Fed Chair Powell Speaks
News release day: Tuesday, July 22
Mr. Powell will speak on Tuesday at the Federal Reserve’s Integrated Review of the Capital Framework event. The main topic of this event is a comprehensive review of the capital framework for large banks. This event was established after the 2008 financial crisis and aims to supervise, manage, and update financial regulations for major banks.
At this event, the Federal Reserve will examine the minimum capital requirements to cover potential losses, the quality of current regulations in maintaining the stability of the financial system, and the impact of these regulations on financial markets. Mr. Powell’s speech at this program is not about monetary policy, and discussions about banking regulations tend to have long term effects on the market.
The current approach of the central bank is to keep interest rates steady in order to assess the impact of tariffs on inflation; given the June inflation data, the current approach seems reasonable, and if inflationary pressures persist, there is even a possibility that interest rates will remain unchanged in the September meeting.
Impact of Data on the market
The topic of this session is not about monetary policy, but if Mr. Powell refers to monetary policy, there is a possibility of a limited market impact. If Mr. Powell’s stance reflects a continuation of the current approach, the short term strengthening of the dollar will continue. This would be negative for stocks, risk assets, and gold.
If Mr. Powell adopts a more dovish approach (which is unlikely), the dollar will weaken, and risk markets stocks and crypto, gold, and the euro will benefit.
Unemployment Claims
News release day: Thursday, July 24
Unemployment claims for the week ending July 18 came in at 221,000, lower than expectations; this marks the third consecutive week that unemployment benefit applicants have been below analysts’ forecasts, indicating a flexibility of the labor market.
Continuing jobless claims saw a slight decline to 1.96 million, but this remains the highest level since 2021, suggesting that Americans are facing challenges in finding new employment.

In the latest U.S. employment data, relative stability is observed in the labor market; despite the underlying weakness present in the details of the data, the labor market has maintained its relative strength, which has strengthened the dollar in recent weeks. However, in the long term, the dollar still holds a gradually bearish bias.
Impact of Data on the market
If the data comes in above expectations (unemployment claims higher than expected), it would signal further weakening in the labor market and lead to a weaker dollar. This scenario could trigger risk off sentiment, in which gold and safe haven currencies such as the yen and the Swiss franc strengthen. The euro would also benefit from a weaker dollar.
§ §
» **TO DO**:
Edit the market preview between "Continuing jobless claims" and "finding new employment.", inclusive, replacing "slight decline" with "modest decline". The listing after this text plays no part in the work.

» **DATA EXCERPT**:
§ §
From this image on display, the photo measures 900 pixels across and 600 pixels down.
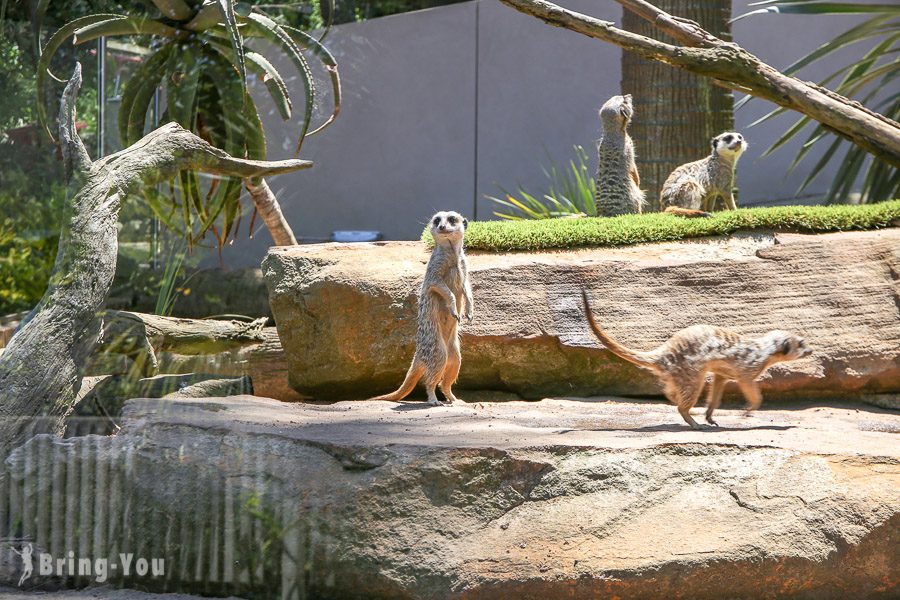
§ §
» **EXERCISE RESULT**:
Continuing jobless claims saw a modest decline to 1.96 million, but this remains the highest level since 2021, suggesting that Americans are facing challenges in finding new employment.